> WHAT YOU SHOULD DO
Set down everything from "# Help needed" down to "price than that!!" in the forum thread on replacing the gas struts for the overhead bed, word for word.

> SOURCE EXTRACT
◇ ◇ ◇ ◇

# Help needed to replace gas strutts for o/h bed



## DaveJM (Dec 29, 2008)

Hi - need some help/advice please,

I have a Hymer 820 and the gas strutts need replacing on the o/head bed. 

Brownhills Swindon told me they cannot do it, only Brownhills, Newark and it is very dangerous and will take 6 hours.
I called Brownhills Newark and they quoted 1 to 4 hours with 4 being the worse case scenario. Surely they should be able to quote a firmer price than that!!

So now looking for a competent dealer in the South East who may be able to do this for me at a reasonable price. Hymer in Germany quoted 1.5 hours which seems reasonable.

Anyone any thoughts as to a competent dealer/technician in the South East who may be able to help?

I have seen the other threads about DIY but having looked at the job don't really fancy it.


Regards


David


----------



## Chudders (Jul 5, 2008)

I don,t know where they are in relation to you but Johns Cross motorhomes are regularly contributing on this forum and seem very helpful, perhaps they can help,


----------



## DaveJM (Dec 29, 2008)

Chudders, yes good thought will try them. I guess they are 50 or so miles away so much closer that Brownhills Newark.


David


----------



## Glandwr (Jun 12, 2006)

◇ ◇ ◇ ◇

> STORED ROWS
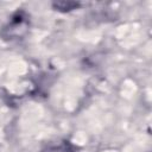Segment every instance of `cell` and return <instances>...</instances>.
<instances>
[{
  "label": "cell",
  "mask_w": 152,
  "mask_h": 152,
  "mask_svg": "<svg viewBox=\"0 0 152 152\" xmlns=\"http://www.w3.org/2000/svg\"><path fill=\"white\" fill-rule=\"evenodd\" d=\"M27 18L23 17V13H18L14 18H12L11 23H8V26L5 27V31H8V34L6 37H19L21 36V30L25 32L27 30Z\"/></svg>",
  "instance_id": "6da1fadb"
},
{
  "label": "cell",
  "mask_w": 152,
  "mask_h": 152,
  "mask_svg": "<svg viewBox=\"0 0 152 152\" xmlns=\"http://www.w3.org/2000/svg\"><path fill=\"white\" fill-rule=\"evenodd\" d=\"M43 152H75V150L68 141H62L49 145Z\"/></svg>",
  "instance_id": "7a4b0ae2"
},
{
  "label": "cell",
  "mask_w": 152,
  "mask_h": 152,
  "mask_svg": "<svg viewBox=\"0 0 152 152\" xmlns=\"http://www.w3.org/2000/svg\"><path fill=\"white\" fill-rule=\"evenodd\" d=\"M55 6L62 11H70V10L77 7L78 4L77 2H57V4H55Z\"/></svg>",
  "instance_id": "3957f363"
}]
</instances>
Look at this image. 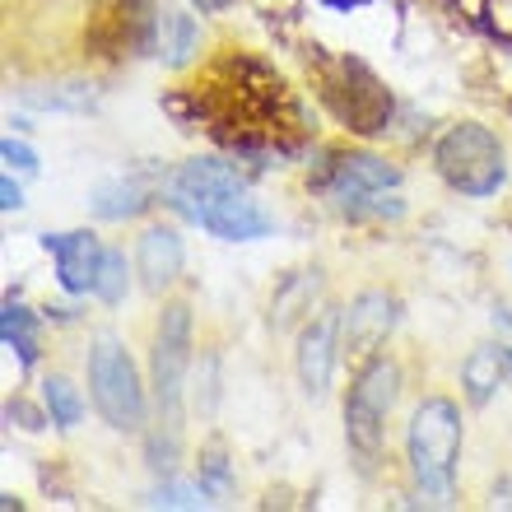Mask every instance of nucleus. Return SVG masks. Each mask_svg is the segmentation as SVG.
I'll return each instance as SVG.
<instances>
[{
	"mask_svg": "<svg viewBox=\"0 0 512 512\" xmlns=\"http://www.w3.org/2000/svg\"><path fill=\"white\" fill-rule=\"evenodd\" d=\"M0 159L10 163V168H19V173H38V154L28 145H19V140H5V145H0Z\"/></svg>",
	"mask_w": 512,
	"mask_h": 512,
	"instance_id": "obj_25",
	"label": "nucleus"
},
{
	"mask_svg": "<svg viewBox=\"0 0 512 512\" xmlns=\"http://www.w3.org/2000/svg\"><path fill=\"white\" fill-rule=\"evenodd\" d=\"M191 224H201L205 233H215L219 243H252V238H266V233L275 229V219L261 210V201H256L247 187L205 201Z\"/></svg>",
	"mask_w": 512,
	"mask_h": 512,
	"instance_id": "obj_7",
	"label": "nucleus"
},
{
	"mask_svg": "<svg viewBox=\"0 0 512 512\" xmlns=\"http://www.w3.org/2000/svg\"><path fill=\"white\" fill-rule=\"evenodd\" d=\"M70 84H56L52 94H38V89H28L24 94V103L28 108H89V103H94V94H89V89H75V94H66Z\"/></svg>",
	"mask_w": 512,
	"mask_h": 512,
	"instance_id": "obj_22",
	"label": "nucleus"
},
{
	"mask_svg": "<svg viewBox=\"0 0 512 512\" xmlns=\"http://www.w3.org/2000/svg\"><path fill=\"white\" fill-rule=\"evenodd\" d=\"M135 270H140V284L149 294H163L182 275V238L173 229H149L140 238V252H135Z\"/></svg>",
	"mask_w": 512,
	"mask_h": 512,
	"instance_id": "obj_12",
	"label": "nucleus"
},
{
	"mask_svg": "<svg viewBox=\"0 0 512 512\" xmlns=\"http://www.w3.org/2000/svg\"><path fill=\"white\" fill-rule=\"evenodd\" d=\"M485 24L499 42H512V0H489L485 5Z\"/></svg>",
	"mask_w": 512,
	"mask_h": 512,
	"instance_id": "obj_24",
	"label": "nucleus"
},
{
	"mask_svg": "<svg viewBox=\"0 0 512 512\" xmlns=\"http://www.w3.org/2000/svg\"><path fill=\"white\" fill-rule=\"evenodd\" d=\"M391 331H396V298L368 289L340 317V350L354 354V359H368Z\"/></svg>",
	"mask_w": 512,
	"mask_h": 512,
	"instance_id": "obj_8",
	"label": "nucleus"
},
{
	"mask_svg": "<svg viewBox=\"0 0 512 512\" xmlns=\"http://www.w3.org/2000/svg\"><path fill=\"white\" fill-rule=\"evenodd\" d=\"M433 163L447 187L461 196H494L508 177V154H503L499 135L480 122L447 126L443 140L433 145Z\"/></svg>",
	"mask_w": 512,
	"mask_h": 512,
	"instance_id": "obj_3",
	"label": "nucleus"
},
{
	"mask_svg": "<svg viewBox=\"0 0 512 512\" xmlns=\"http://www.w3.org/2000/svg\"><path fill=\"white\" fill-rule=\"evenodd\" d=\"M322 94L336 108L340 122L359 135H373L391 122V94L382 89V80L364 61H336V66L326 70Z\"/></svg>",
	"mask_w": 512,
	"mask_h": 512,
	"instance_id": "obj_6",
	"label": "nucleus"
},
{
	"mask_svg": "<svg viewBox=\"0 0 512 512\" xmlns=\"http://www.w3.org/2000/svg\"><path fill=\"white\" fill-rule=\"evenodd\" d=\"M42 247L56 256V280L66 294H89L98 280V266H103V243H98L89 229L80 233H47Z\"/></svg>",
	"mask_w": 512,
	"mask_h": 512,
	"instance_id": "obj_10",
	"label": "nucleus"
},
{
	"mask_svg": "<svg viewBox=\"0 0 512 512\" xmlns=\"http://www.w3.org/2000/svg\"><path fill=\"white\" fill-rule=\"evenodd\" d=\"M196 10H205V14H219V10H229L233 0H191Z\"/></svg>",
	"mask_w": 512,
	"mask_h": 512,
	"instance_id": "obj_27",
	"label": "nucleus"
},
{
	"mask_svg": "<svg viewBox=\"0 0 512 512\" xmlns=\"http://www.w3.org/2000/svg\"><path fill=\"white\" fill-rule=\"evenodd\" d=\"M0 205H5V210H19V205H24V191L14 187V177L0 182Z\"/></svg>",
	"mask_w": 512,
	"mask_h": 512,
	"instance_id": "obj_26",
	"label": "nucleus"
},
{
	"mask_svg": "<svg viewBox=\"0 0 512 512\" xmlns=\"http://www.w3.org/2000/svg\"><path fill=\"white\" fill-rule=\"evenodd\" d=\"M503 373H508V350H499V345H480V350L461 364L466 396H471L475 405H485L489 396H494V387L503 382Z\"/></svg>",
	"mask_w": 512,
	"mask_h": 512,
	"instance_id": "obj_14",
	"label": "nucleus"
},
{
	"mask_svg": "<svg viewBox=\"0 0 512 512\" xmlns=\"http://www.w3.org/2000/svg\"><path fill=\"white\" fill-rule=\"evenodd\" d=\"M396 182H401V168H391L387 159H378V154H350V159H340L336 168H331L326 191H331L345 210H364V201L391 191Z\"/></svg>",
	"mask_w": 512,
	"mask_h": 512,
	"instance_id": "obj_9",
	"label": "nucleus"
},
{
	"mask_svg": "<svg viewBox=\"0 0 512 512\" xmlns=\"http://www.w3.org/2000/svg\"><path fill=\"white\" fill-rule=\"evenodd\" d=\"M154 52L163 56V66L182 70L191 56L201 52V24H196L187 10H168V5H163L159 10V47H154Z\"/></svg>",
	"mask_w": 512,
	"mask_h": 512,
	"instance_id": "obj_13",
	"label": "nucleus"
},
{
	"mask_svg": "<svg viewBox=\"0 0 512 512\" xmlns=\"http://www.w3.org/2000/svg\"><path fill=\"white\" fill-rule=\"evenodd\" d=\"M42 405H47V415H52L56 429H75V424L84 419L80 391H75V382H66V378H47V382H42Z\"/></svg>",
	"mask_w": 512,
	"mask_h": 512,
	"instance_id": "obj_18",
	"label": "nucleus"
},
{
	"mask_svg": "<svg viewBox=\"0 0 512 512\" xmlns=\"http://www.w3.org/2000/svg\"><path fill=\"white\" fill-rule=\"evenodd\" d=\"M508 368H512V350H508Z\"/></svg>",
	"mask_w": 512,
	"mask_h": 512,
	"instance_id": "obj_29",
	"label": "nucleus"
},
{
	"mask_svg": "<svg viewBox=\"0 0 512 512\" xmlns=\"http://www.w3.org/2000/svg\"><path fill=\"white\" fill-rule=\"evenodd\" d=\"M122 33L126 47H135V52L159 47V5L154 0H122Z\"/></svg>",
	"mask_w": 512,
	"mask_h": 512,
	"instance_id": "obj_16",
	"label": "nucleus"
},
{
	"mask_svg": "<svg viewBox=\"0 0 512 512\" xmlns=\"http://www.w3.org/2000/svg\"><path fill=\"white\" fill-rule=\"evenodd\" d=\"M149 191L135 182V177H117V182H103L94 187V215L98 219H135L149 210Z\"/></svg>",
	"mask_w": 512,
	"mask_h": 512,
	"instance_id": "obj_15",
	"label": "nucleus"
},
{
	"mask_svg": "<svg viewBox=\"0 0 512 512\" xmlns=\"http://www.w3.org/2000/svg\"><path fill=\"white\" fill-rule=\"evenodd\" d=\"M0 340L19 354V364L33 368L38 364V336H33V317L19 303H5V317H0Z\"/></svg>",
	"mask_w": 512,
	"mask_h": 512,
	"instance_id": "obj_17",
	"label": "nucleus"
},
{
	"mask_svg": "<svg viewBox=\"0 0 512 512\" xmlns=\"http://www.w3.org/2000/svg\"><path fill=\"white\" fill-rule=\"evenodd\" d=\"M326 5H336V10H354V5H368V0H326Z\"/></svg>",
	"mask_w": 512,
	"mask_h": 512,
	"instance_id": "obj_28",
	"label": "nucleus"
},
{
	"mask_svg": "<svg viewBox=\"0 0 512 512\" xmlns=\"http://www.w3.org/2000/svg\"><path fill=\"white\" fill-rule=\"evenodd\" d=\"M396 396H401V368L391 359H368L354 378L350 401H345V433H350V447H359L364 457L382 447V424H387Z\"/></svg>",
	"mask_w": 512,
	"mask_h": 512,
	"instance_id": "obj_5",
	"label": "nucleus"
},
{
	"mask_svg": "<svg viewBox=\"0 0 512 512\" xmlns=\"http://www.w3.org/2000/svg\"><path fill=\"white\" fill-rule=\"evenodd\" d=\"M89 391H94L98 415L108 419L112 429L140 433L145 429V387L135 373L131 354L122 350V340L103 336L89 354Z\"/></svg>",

◇ ◇ ◇ ◇

> OUTPUT OF THE TASK
# Help needed to replace gas strutts for o/h bed



## DaveJM (Dec 29, 2008)

Hi - need some help/advice please,

I have a Hymer 820 and the gas strutts need replacing on the o/head bed. 

Brownhills Swindon told me they cannot do it, only Brownhills, Newark and it is very dangerous and will take 6 hours.
I called Brownhills Newark and they quoted 1 to 4 hours with 4 being the worse case scenario. Surely they should be able to quote a firmer price than that!!